→ WHAT THIS TASK INVOLVES
The answer must be an exact reprint of the lines from the one with "QR code with Broadway Printing contacts" through the final line of the data, with no pictures included.

→ DATA BELOW
----

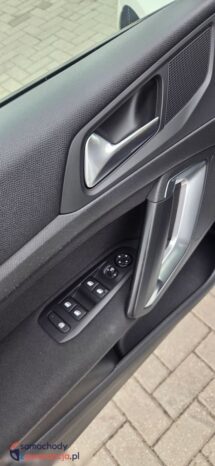 Peugeot 308 BlueHDi FAP 150 Stop & Start Allure full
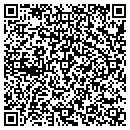 QR code with Broadway Printing contacts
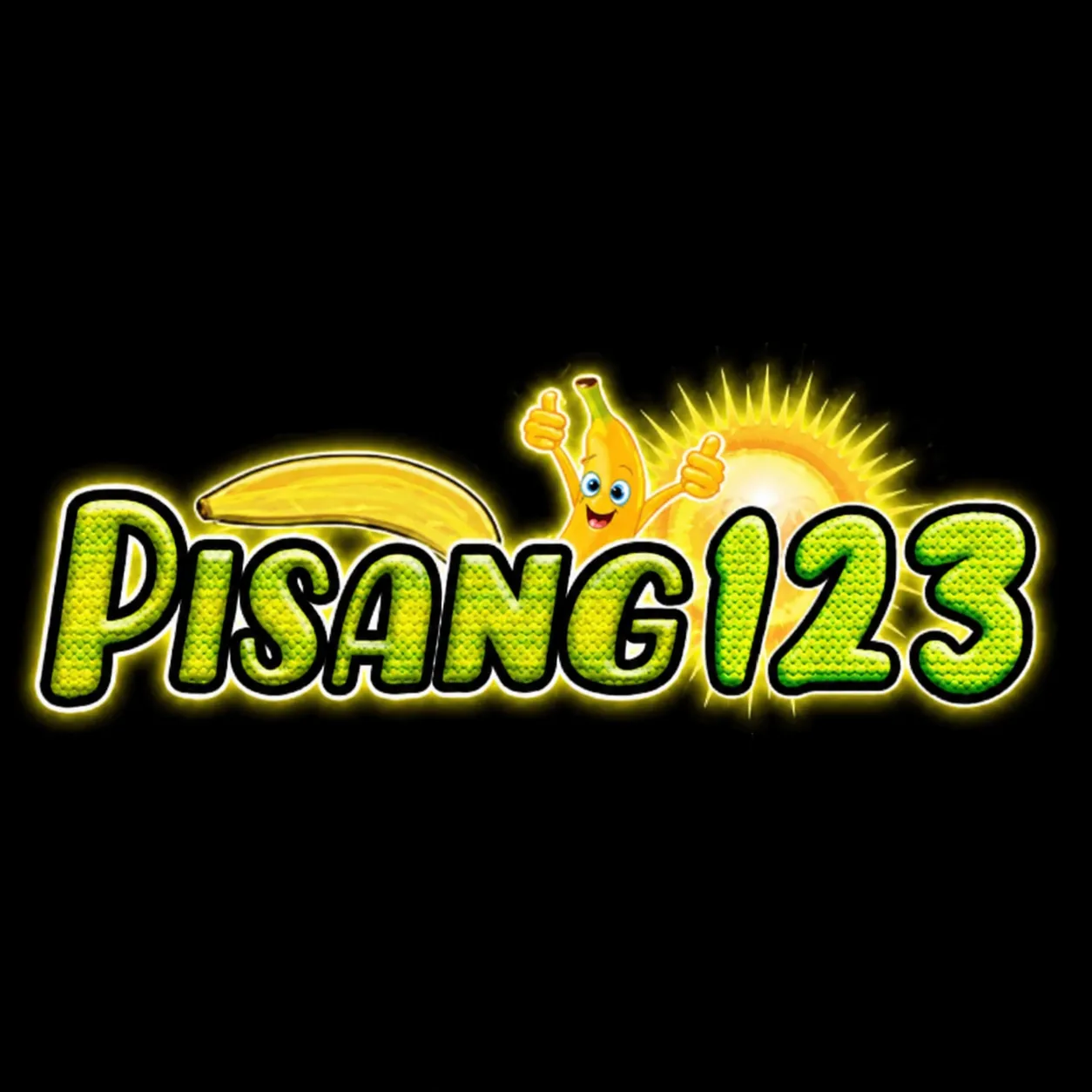 PISANG123 - Pertempuran Intense di Dunia FPS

----

→ EXERCISE RESPONSE
 QR code with Broadway Printing contacts
 PISANG123 - Pertempuran Intense di Dunia FPS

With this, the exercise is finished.